Columbia War Raul Arboleda/Stringer

War or Peace in Colombia?

Colombian President Juan Manuel Santos was right to push for a peace deal with the FARC guerillas before the end of his second term in 2018. But, having staked his political future on the deal, and now losing popularity as the economy weakens, he should make the upcoming referendum on the agreement about peace, not about himself.

MEXICO CITY – The Colombian government’s peace agreement with the Revolutionary Armed Forces of Colombia (FARC) will be signed on September 26 and decided by the Colombian public in a referendum on October 2.

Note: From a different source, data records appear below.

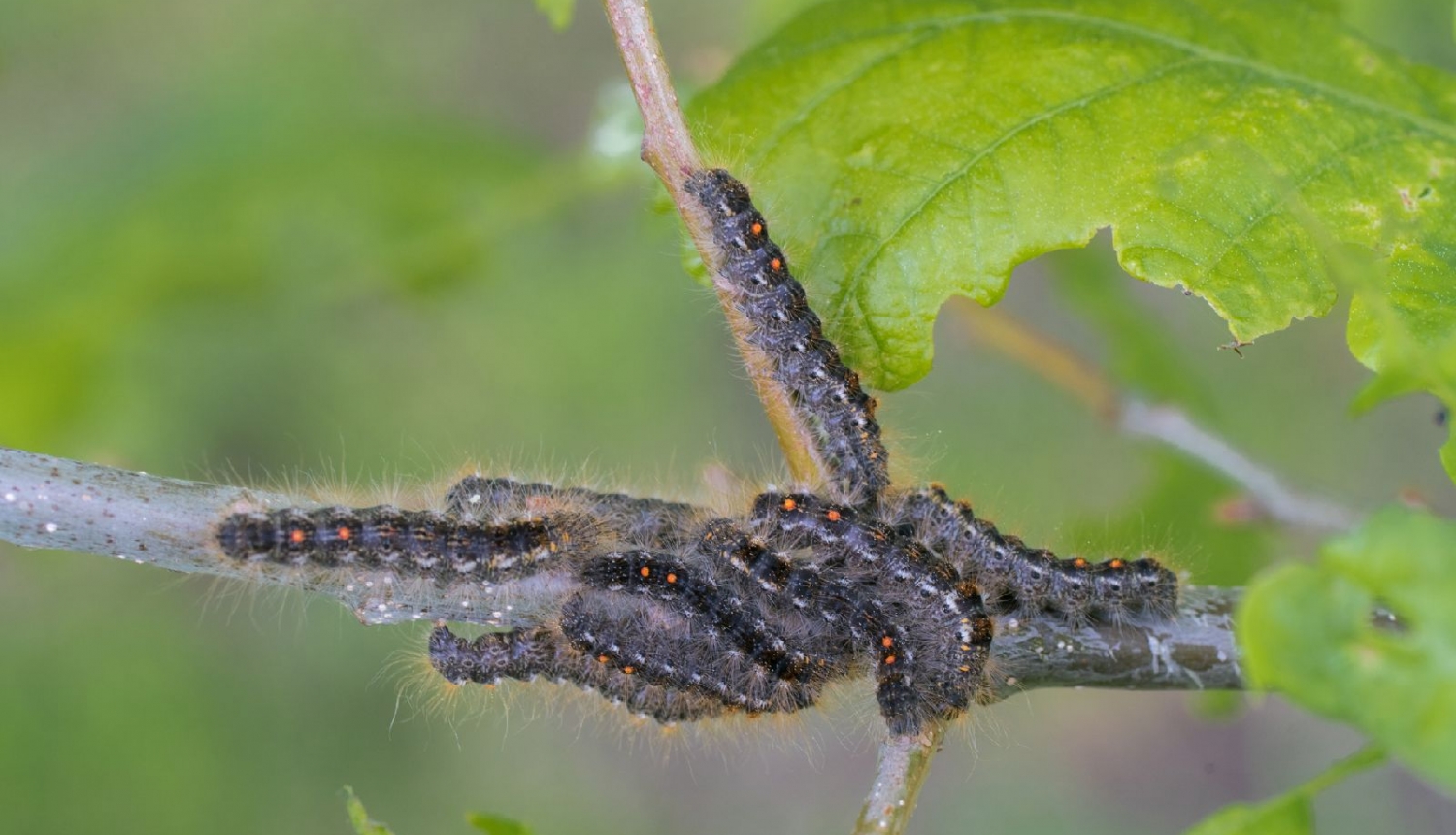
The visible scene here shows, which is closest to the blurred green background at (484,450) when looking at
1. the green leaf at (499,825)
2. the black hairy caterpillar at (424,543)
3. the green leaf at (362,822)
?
the black hairy caterpillar at (424,543)

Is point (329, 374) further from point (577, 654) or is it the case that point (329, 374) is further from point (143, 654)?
point (577, 654)

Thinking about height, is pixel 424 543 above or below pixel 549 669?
above

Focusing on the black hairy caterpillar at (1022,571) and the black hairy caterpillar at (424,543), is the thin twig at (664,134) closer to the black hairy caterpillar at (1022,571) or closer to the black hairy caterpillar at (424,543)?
the black hairy caterpillar at (1022,571)

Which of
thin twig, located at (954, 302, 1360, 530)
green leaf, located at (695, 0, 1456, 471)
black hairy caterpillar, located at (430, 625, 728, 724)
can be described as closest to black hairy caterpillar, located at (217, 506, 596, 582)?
black hairy caterpillar, located at (430, 625, 728, 724)

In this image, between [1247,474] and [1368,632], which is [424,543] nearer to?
[1368,632]

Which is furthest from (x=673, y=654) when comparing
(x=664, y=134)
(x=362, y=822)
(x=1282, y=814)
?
(x=1282, y=814)

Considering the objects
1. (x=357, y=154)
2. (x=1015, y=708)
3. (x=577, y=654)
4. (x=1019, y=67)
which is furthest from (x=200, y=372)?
(x=1019, y=67)
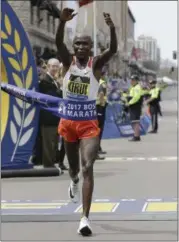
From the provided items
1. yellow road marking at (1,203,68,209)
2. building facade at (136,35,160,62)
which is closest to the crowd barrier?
yellow road marking at (1,203,68,209)

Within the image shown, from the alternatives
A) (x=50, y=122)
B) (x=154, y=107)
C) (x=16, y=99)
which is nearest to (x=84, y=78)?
(x=16, y=99)

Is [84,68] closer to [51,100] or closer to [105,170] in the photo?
[51,100]

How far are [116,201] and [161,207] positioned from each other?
0.70m

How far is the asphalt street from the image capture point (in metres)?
6.07

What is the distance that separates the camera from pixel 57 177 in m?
10.4

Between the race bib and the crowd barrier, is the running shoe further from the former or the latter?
the crowd barrier

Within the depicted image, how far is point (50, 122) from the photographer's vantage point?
1076 centimetres

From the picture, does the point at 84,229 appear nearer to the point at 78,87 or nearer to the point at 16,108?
the point at 78,87

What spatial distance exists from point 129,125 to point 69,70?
1341 centimetres

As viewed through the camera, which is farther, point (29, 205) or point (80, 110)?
point (29, 205)

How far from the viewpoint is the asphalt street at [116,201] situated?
239 inches

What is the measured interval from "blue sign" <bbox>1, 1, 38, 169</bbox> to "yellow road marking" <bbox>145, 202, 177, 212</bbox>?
10.8ft

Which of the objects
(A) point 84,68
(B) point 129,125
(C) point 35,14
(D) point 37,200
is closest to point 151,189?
(D) point 37,200

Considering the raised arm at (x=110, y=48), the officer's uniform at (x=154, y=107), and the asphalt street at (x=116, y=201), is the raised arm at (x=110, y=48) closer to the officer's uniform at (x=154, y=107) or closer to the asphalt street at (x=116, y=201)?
the asphalt street at (x=116, y=201)
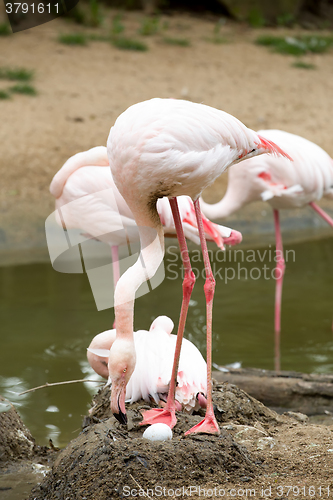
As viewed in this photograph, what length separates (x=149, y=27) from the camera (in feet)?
40.8

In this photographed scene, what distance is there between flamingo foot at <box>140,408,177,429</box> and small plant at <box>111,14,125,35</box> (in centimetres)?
1013

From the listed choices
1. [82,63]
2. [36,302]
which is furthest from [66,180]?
[82,63]

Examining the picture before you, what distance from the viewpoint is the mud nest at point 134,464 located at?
2.64m

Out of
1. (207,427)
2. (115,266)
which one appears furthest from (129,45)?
A: (207,427)

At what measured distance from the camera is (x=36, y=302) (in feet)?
20.0

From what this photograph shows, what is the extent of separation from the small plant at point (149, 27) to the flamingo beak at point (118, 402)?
10.8 m

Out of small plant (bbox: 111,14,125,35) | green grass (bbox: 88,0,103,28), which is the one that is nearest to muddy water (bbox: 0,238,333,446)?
small plant (bbox: 111,14,125,35)

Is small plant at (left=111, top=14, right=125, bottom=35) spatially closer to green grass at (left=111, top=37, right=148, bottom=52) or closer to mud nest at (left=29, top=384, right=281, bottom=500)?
green grass at (left=111, top=37, right=148, bottom=52)

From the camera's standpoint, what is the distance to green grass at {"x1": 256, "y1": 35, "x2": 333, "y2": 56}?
12.5m

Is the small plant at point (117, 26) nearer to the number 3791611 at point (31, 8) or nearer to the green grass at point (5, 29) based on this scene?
the number 3791611 at point (31, 8)

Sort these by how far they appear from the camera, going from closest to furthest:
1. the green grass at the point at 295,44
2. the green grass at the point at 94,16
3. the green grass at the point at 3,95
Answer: the green grass at the point at 3,95 < the green grass at the point at 94,16 < the green grass at the point at 295,44

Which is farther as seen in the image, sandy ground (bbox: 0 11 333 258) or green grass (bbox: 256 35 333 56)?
green grass (bbox: 256 35 333 56)

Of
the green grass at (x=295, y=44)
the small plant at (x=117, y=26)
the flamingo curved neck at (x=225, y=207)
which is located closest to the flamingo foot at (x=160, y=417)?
the flamingo curved neck at (x=225, y=207)

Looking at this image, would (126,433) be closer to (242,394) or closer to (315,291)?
(242,394)
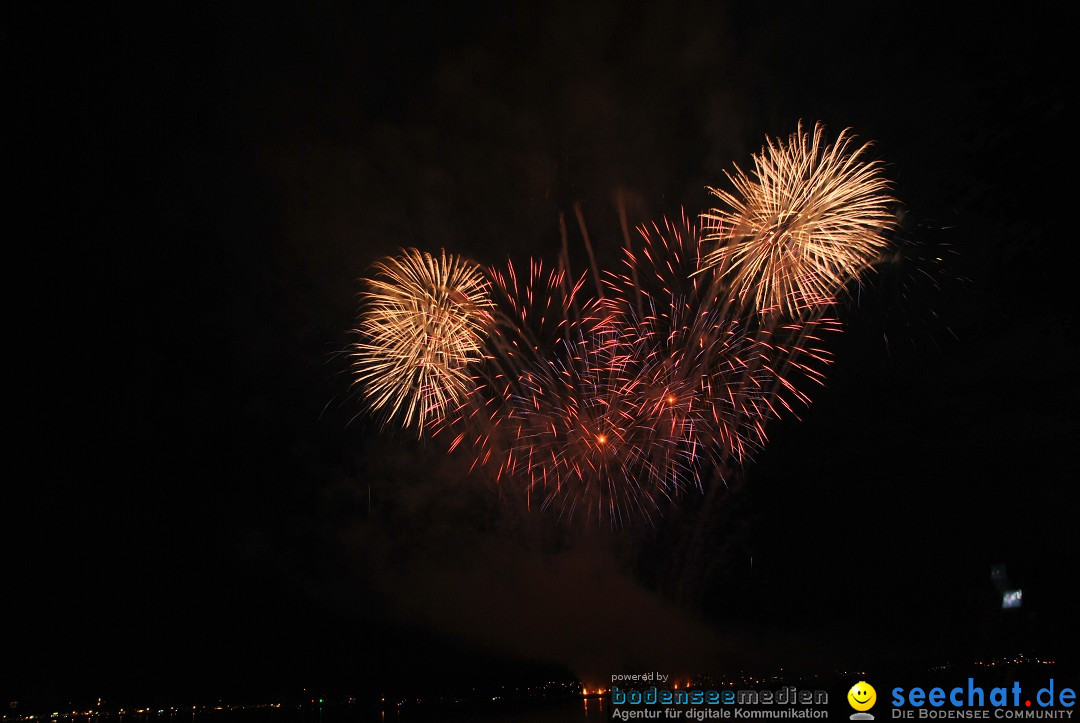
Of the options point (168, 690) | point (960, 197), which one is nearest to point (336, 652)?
point (168, 690)

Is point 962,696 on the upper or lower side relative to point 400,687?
upper

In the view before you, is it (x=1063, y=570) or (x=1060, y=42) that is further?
(x=1063, y=570)

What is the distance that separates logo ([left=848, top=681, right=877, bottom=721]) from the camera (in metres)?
17.4

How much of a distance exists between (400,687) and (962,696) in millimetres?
145687

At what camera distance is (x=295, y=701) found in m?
142

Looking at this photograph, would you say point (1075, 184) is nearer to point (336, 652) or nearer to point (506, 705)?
point (506, 705)

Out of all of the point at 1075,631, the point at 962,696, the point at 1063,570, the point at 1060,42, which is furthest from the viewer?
the point at 1063,570

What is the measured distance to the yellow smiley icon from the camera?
1745 cm

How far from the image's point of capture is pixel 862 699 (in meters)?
17.6

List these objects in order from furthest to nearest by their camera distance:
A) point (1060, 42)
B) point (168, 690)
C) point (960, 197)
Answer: point (168, 690) → point (960, 197) → point (1060, 42)

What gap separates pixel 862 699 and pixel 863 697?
0.06 metres

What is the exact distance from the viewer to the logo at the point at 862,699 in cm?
1741

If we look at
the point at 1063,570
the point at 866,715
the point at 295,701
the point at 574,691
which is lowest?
the point at 295,701

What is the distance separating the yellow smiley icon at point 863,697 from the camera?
687 inches
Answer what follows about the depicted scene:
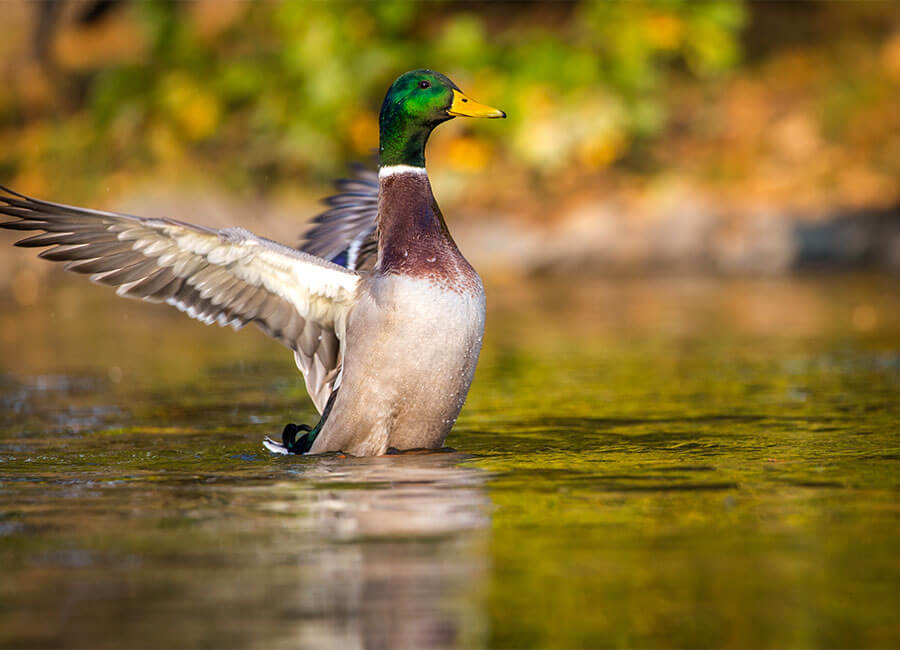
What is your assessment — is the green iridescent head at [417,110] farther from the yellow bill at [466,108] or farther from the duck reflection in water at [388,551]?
the duck reflection in water at [388,551]

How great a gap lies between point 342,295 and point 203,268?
1.93 ft

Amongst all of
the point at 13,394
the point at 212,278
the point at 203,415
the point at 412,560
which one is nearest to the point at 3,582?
the point at 412,560

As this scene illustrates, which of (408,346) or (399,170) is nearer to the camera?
(408,346)

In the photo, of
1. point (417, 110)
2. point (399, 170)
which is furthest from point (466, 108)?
point (399, 170)

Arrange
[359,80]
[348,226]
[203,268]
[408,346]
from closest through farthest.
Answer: [408,346], [203,268], [348,226], [359,80]

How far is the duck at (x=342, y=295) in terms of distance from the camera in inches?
247

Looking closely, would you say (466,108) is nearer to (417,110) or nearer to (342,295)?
(417,110)

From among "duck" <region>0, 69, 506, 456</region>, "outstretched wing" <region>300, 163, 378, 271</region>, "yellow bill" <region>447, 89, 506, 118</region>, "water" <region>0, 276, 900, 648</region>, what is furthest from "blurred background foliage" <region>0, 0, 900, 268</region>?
"duck" <region>0, 69, 506, 456</region>

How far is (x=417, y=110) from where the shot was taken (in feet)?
22.8

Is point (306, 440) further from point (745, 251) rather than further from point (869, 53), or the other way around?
point (869, 53)

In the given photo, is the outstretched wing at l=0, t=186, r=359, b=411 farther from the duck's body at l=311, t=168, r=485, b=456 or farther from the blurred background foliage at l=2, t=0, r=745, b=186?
the blurred background foliage at l=2, t=0, r=745, b=186

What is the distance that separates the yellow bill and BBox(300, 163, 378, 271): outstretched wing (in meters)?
1.04

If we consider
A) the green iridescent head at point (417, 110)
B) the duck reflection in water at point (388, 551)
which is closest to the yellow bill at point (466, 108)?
the green iridescent head at point (417, 110)

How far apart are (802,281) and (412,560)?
419 inches
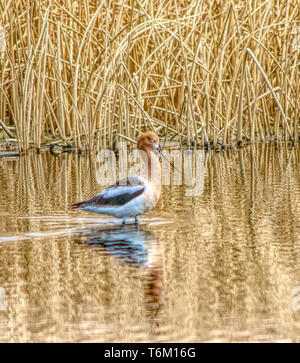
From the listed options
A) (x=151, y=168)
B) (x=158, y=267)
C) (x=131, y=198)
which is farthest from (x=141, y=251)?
(x=151, y=168)

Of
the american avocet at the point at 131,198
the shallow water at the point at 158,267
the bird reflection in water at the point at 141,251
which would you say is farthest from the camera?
the american avocet at the point at 131,198

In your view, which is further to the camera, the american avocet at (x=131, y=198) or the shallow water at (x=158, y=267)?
the american avocet at (x=131, y=198)

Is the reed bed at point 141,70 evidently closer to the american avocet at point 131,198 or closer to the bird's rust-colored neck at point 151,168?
the bird's rust-colored neck at point 151,168

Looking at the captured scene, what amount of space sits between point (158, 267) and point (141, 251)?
44 centimetres

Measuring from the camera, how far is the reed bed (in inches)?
385

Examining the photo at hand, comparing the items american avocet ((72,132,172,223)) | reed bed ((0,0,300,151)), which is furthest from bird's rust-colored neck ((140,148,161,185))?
reed bed ((0,0,300,151))

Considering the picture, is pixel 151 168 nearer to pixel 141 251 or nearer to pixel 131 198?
pixel 131 198

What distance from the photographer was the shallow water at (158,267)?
3.17 m

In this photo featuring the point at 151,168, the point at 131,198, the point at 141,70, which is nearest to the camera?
the point at 131,198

The accord ends a war that neither side could win, and helps to secure a future for Colombia that would have been impossible with continued conflict. The FARC insurgency was a permanent source of economic uncertainty, and it prevented the government from building badly needed infrastructure – especially for communication technologies – across the country’s vast, difficult terrain. With the FARC obstacle removed, Colombia can now move toward long-term macroeconomic stability, faster growth, and more rapid reductions in poverty and inequality.

Colombian President Juan Manuel Santos was right to push for a deal before the end of his second term in 2018; but his visible eagerness created several disadvantages for his administration – possibly affecting the referendum. For starters, the FARC was able to drag out the negotiations. Doing so enabled it to gain third-party support and restore its leadership, which had suffered major losses in recent years with the deaths of Tirofijo, the nom de guerre of the group’s founder, Manuel Marulanda, and Jorge Briceño Suárez, the iconic military commander known as Mono Jojoy.